A Legacy of Loving Mothers

It’s Mother’s Day – the time when we make a special effort to honor our mothers.  This Mother’s Day I find myself in a unique position.  I’m separated by thousands of miles from my mother, one of my children, and the father of my children who was, after all, responsible for me becoming a mother.  Yet I am able to spend Mother’s Day with my son and to join in the celebration of the dedication of his first child and to celebrate my daughter-in-law’s first Mother’s Day as a mother.  It’s like that great old Pennsylvania culinary tradition – the sweet-sour dish.   It’s a sweet time and yet I’m a little sad that I can’t be with the rest of my family.  So since I can’t be there to say “Happy Mother’s Day” in person to my mom, let me tell you a bit about the women who shaped me.

My grandmother was such a talented woman.  The firstborn in a large Dutch family, she grew up on the Midwest prairie, became a schoolteacher while in her mid-teens,  farmed, took college courses when she was in her middle years, and was the church organist. She married young and had one child, my mother, who she doted on.  From Grandma, I got my love of knitting, art, and music.

My mother (from whom I apparently inherited my ability to look not-so-great when someone snaps my picture) was an original from the moment she was born.  Her very arrival (on the morning that a crew of thrashers was due to arrive at the farm) set the tone for the rest of her life.  She would do things on HER schedule.

Mom was a farm girl who aspired to see more of the world.  When a high school beau proposed, she turned him down, even though he was considered to be a great catch.  Her main reason was that she didn’t want to end up stuck on a farm the rest of her life.  Yet she loved animals and that love grew from her life on the farm.  I inherited that love from her.  We both have such a soft spot in our hearts for dogs and cats.  I also inherited her desire to get away from home and see the world.
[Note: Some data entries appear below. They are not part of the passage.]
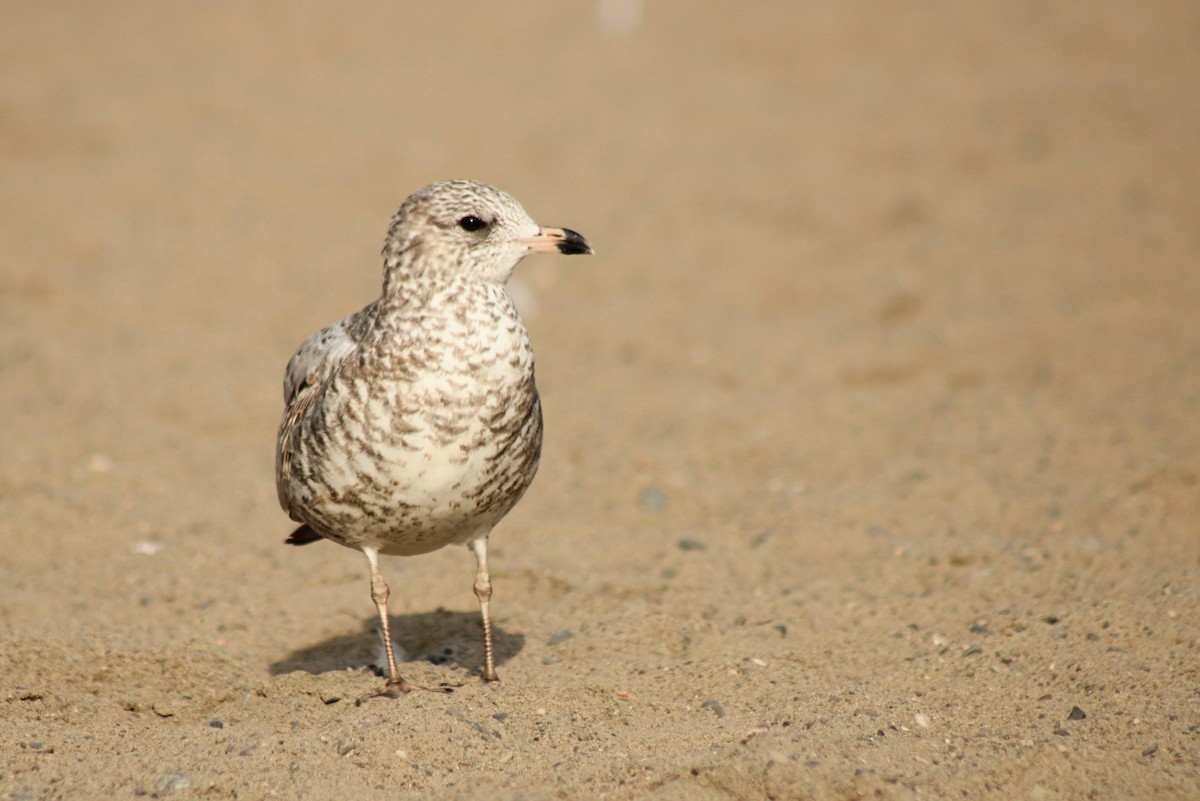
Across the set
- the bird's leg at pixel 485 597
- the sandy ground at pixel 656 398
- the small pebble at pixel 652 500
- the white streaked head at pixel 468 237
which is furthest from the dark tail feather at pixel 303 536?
the small pebble at pixel 652 500

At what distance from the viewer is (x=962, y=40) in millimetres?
15938

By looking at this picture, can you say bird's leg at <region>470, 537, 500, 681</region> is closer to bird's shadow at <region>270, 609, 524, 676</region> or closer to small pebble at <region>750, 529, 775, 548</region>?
bird's shadow at <region>270, 609, 524, 676</region>

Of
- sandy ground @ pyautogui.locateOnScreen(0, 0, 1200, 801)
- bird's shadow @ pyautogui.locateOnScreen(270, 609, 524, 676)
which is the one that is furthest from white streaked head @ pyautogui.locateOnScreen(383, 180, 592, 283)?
bird's shadow @ pyautogui.locateOnScreen(270, 609, 524, 676)

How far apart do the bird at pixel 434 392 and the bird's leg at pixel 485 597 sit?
1.07ft

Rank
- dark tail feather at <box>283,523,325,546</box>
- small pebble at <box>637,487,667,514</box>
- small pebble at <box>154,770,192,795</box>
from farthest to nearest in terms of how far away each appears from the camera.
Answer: small pebble at <box>637,487,667,514</box>, dark tail feather at <box>283,523,325,546</box>, small pebble at <box>154,770,192,795</box>

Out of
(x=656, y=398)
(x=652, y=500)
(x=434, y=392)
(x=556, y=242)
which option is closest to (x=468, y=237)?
(x=556, y=242)

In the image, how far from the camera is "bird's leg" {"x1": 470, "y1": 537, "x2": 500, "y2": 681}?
560 centimetres

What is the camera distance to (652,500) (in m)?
8.44

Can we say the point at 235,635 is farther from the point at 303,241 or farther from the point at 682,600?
the point at 303,241

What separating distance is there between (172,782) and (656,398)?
19.1 feet

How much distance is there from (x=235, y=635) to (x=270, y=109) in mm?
9470

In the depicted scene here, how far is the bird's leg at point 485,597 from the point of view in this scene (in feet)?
18.4

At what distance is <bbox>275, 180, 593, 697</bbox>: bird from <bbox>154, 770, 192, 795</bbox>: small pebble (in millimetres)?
919

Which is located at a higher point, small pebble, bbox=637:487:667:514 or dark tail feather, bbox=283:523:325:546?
dark tail feather, bbox=283:523:325:546
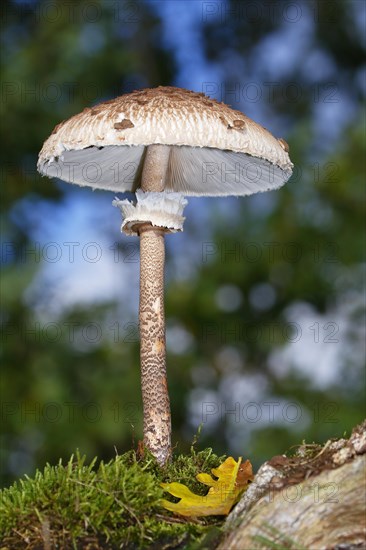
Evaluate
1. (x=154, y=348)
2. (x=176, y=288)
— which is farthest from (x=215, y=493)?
(x=176, y=288)

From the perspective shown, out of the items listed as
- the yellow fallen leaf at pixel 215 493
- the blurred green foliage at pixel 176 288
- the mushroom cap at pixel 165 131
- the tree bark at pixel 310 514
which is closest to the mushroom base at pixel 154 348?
the yellow fallen leaf at pixel 215 493

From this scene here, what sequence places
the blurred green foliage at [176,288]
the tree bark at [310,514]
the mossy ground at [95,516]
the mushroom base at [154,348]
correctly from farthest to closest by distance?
the blurred green foliage at [176,288]
the mushroom base at [154,348]
the mossy ground at [95,516]
the tree bark at [310,514]

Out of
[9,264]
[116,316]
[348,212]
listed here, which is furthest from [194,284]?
[9,264]

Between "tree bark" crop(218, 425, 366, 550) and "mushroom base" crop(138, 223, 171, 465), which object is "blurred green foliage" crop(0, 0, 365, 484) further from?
"tree bark" crop(218, 425, 366, 550)

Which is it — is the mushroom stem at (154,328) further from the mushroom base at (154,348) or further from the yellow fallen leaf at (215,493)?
the yellow fallen leaf at (215,493)

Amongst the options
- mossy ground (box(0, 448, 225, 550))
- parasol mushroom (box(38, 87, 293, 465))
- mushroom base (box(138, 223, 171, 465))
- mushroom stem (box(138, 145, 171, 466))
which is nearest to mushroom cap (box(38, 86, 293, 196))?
parasol mushroom (box(38, 87, 293, 465))

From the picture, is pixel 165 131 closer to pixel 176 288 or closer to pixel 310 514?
pixel 310 514

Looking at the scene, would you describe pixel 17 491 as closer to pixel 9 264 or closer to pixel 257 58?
pixel 9 264
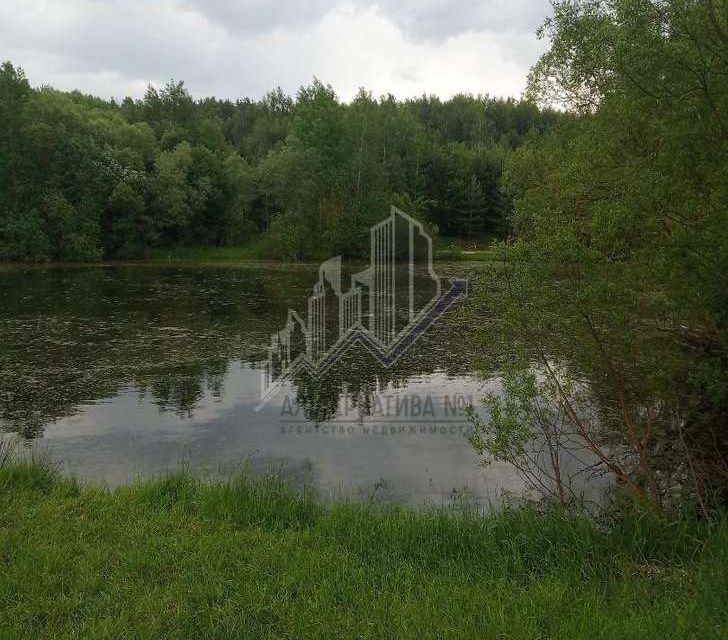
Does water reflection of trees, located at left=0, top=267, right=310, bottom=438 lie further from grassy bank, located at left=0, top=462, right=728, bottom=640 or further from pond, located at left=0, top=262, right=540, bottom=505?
grassy bank, located at left=0, top=462, right=728, bottom=640

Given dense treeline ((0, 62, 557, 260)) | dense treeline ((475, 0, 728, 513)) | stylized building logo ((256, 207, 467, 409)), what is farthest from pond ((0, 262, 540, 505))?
dense treeline ((0, 62, 557, 260))

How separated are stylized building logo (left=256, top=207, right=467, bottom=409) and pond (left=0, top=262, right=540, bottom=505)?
16.6 inches

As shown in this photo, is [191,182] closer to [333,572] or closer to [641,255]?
[641,255]

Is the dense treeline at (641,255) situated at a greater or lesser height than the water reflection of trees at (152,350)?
greater

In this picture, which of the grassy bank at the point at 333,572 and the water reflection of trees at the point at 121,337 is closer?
the grassy bank at the point at 333,572

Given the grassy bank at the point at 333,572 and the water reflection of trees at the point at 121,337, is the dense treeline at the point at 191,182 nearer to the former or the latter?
the water reflection of trees at the point at 121,337

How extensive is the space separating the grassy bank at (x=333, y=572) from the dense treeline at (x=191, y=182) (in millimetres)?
40542

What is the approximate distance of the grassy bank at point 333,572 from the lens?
13.3 feet

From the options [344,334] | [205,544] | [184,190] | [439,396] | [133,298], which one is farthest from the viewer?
[184,190]

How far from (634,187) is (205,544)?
5335 mm

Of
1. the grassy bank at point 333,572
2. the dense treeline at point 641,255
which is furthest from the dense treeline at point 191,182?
the grassy bank at point 333,572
Mom was an only child and knew nothing about taking care of children.  But she passionately wanted children of her own.  When I came along, she was at a loss as to what to do with me.  She DID know that she loved me but the mechanics of what to do with a wiggling, crying baby where a little beyond her.  Thank goodness for my “Aunt Dorothy”, a friend of my mother who was rooming at my parents’ home when I was born.  She was from a large family and she quickly sized up the situation and took Mom under her wing.  With Aunt Dorothy’s mentoring, Mom learned parenting skills and I survived and five years later, my brother was born and thrived also.

Mom demonstrated to me how “lifelong commitment” looks in a marriage.  She was married to  one man only and loved him until the day he died.  They were complete opposites and it certainly wasn’t smooth sailing 365 days a year in their marriage.  They had their share of spats but they remained firm in their love and devotion to each other.

Other characteristics that I’ve inherited from my mother?  A wicked sense of humor, a quick temper, a love of solitude and yet an enjoyment of doing things with friends, a horror of entertaining (and yet we both have managed to find ourselves in the position of hostess quite often), perfectionism, and a lifelong love of learning.  I’m probably more neurotic than Mom but then, there is more to be neurotic about these days, eh?  Mom also dragged my brother and I to church since we were babies and made sure that we knew how important it was to have God in our lives.  I’m so glad that she did this because what a wonderful gift that was.

When my brother and I married and grandchildren arrived, Mom taught us grandparenting.  All of her grandchildren adore her.  I think the biggest thing I learned from observing Mom with her grandchildren was that sense of fun that she brought to the role.  She slipped easily back and forth between acting like a big kid herself into a more traditional grownup role.  I can’t wait to show my grandchildren some of the fun things I learned as a kid.  I only hope that I can be half as good a grandmother as my two role models.

Then it happened.  Back in the 80’s, I became a mother myself.  My daughter arrived.  I didn’t know the first thing about babies.  I hadn’t even babysat as a teen.  But I DID know that I wanted children.  Thank goodness for my mother, who arrived with my grandmother in tow.  She took one look at my crying daughter and my tear-stained face and rolled up her sleeves.  By the time she left, I was much more confident in my abilities to take care of this new little life.

Twenty months later, my son arrived.  By now, I was feeling like quite the experienced mom and so much better able to handle the challenges of two young children at home.  Yet it was a great relief to have my mother arrive to lend a helping hand.  That “team” approach has continued through the years and I have to think that both of my children have been richly blessed because their grandmother has been actively involved in their lives.

Happy Mother’s Day, Mom!  You’ve been a great blessing to me and to your grandchildren.  I couldn’t ask for a better mother.  I thank God for having you in my life.